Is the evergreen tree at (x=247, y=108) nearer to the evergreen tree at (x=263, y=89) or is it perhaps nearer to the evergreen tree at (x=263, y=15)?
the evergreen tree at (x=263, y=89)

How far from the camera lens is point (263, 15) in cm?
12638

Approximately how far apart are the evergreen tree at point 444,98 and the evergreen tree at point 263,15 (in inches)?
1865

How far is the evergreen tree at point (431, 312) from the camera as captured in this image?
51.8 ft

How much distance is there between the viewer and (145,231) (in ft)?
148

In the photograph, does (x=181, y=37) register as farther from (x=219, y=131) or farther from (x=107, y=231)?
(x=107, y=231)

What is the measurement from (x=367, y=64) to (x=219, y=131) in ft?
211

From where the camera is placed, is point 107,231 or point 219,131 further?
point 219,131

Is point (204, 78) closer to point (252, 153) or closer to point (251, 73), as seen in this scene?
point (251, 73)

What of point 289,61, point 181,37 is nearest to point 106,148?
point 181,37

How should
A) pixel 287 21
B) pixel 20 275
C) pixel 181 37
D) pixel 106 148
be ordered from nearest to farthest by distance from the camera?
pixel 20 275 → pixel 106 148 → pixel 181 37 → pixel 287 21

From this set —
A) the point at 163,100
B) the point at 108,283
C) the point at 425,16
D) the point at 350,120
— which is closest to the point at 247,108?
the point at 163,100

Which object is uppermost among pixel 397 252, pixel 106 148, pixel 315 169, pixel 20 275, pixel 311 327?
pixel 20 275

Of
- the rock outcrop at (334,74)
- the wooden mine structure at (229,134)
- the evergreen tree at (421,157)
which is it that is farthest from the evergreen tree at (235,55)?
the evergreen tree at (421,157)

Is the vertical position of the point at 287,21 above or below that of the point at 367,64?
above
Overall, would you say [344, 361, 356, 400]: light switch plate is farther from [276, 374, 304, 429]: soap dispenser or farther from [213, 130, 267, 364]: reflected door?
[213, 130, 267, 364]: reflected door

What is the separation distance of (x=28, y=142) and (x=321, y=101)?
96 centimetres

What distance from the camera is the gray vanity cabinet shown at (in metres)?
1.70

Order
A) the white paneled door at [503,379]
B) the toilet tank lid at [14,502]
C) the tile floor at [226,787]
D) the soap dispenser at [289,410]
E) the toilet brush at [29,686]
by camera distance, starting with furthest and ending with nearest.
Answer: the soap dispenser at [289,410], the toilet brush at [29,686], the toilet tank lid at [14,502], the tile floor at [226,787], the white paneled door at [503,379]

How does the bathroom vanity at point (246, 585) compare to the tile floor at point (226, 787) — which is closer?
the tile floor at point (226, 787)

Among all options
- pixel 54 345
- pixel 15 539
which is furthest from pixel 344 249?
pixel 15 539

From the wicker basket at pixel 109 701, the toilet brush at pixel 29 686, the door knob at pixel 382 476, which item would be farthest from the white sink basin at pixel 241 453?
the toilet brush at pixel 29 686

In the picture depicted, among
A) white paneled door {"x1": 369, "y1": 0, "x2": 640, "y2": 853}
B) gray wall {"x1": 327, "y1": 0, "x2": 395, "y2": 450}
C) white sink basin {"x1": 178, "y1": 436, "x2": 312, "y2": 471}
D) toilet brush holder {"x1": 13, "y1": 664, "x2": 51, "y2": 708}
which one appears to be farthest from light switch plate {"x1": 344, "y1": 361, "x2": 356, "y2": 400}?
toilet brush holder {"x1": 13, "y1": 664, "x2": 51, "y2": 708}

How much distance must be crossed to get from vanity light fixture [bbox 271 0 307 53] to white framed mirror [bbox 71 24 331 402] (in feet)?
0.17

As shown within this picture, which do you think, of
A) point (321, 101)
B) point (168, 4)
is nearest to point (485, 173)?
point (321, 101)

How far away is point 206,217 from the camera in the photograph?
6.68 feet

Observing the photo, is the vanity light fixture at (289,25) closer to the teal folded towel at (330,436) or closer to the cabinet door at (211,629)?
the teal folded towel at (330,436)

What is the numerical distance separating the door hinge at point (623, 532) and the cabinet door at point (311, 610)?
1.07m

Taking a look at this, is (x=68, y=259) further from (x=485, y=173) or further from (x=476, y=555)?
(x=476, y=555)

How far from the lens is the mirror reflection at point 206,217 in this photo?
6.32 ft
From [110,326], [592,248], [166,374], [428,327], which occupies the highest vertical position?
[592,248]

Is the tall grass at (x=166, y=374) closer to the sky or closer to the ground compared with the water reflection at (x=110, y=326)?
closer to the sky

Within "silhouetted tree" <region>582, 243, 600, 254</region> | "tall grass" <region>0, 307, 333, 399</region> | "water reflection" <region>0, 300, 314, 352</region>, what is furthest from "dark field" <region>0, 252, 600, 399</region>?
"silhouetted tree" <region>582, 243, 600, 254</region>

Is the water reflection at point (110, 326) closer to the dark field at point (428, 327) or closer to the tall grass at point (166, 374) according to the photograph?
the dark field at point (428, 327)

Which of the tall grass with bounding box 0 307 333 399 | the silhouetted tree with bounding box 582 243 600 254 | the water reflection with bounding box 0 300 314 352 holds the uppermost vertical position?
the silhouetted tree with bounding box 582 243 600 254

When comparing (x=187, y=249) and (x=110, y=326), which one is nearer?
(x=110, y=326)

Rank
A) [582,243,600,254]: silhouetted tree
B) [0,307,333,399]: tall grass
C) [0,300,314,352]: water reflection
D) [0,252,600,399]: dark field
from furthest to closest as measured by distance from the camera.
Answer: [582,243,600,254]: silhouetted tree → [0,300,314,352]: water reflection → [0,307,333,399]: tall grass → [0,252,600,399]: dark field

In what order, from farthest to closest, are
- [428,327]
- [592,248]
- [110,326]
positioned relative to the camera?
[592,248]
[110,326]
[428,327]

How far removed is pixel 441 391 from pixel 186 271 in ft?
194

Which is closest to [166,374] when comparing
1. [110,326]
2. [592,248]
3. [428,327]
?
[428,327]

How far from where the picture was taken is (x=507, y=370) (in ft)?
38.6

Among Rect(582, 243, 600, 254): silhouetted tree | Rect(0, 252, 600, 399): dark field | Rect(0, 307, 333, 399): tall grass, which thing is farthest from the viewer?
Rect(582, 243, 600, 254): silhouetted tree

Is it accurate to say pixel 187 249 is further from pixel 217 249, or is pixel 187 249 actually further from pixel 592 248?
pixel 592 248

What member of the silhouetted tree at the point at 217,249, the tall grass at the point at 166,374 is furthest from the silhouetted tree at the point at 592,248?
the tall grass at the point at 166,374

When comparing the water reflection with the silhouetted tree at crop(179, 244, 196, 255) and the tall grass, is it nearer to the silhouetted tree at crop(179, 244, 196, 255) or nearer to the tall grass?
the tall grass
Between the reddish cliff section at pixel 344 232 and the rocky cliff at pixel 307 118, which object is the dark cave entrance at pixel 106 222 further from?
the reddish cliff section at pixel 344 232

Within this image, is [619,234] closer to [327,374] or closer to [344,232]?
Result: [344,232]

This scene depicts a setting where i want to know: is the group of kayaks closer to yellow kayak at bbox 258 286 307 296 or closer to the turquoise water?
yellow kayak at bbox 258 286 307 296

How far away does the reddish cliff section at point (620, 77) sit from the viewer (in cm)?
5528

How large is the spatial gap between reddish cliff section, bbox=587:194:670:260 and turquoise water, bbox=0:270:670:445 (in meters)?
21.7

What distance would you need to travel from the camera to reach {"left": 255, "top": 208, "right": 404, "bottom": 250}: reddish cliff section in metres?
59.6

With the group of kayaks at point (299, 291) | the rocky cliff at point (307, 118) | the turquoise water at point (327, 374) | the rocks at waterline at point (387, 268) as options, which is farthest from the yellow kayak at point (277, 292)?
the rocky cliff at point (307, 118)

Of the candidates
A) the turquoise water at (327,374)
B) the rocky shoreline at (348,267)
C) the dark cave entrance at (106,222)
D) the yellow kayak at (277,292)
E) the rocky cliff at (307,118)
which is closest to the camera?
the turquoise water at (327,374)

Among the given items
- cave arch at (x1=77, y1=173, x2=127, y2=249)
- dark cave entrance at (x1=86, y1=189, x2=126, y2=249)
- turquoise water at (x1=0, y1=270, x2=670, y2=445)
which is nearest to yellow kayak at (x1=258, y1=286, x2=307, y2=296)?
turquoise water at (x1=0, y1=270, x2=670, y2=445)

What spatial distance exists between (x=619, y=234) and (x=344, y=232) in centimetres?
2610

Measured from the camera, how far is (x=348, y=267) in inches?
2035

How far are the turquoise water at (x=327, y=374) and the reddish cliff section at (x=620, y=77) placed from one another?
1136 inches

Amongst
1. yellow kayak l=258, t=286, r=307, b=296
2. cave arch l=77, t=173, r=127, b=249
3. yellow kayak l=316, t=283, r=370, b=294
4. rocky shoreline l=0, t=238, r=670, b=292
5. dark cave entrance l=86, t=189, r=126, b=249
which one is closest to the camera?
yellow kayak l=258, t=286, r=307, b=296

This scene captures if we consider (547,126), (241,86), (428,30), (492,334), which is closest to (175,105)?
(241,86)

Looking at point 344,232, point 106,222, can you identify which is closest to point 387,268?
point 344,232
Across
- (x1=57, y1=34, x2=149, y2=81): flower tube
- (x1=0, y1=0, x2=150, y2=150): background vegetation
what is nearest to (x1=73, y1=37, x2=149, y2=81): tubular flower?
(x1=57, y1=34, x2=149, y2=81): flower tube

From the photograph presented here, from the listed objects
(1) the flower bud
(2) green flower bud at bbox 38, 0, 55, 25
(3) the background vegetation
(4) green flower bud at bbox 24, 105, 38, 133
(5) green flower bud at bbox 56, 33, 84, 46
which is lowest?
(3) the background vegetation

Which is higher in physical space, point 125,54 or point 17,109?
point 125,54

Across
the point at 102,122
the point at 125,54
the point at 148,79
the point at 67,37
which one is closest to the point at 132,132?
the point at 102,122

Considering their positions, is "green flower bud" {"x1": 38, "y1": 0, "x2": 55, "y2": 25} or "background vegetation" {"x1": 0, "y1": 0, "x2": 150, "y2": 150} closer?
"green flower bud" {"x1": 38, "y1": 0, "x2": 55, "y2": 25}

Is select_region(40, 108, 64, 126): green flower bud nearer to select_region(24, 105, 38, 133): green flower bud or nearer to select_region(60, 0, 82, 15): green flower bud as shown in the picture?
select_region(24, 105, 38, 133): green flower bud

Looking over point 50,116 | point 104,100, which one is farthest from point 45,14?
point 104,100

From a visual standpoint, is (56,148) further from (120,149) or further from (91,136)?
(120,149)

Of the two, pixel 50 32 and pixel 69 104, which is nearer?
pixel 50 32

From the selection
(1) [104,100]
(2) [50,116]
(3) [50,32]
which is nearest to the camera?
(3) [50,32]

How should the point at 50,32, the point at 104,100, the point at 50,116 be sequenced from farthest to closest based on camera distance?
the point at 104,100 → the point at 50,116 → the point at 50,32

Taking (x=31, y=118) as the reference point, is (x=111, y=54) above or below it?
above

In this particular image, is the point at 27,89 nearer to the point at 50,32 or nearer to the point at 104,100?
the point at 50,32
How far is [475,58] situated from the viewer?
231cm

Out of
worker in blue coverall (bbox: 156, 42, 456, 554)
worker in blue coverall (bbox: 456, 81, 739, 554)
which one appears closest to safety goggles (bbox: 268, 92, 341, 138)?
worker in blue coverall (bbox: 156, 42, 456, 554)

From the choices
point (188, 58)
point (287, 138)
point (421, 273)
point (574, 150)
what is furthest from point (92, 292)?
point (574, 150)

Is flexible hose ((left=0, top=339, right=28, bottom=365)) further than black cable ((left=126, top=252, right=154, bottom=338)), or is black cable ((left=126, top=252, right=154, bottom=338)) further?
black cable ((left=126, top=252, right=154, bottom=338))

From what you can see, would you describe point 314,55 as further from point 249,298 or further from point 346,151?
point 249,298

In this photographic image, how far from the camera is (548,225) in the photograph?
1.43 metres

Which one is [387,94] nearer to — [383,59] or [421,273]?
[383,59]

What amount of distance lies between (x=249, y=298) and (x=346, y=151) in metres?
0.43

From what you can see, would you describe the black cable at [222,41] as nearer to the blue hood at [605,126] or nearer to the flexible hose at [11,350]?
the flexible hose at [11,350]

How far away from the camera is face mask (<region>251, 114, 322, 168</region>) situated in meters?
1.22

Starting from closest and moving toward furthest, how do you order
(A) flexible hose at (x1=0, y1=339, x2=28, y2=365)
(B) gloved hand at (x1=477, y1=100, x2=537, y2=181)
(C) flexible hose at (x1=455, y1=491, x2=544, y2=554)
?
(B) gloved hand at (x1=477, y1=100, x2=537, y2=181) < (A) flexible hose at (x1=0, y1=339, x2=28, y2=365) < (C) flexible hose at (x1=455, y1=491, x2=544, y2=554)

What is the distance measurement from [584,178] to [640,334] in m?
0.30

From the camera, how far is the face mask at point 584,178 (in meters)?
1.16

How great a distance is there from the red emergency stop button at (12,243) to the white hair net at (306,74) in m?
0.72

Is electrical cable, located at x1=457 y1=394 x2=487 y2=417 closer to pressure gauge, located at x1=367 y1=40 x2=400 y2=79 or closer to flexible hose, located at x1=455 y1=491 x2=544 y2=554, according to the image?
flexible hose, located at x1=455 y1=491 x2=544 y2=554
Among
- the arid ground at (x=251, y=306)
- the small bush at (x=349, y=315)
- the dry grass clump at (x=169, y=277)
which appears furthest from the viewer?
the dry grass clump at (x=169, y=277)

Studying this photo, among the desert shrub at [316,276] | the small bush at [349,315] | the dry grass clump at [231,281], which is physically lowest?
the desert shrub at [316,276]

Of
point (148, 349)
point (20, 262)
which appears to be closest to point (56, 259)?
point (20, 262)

> WHAT THE TASK ASKS
Copy the rows again from the line that contains "Studying this photo, among" through the end of the rows, with "small bush" swapped for "low bush" and nothing else altered.

> SOLUTION BELOW
Studying this photo, among the desert shrub at [316,276] | the low bush at [349,315] | the dry grass clump at [231,281], which is physically lowest?
the desert shrub at [316,276]

Of
point (148, 349)
point (20, 262)
which appears to be closest to point (56, 259)?
point (20, 262)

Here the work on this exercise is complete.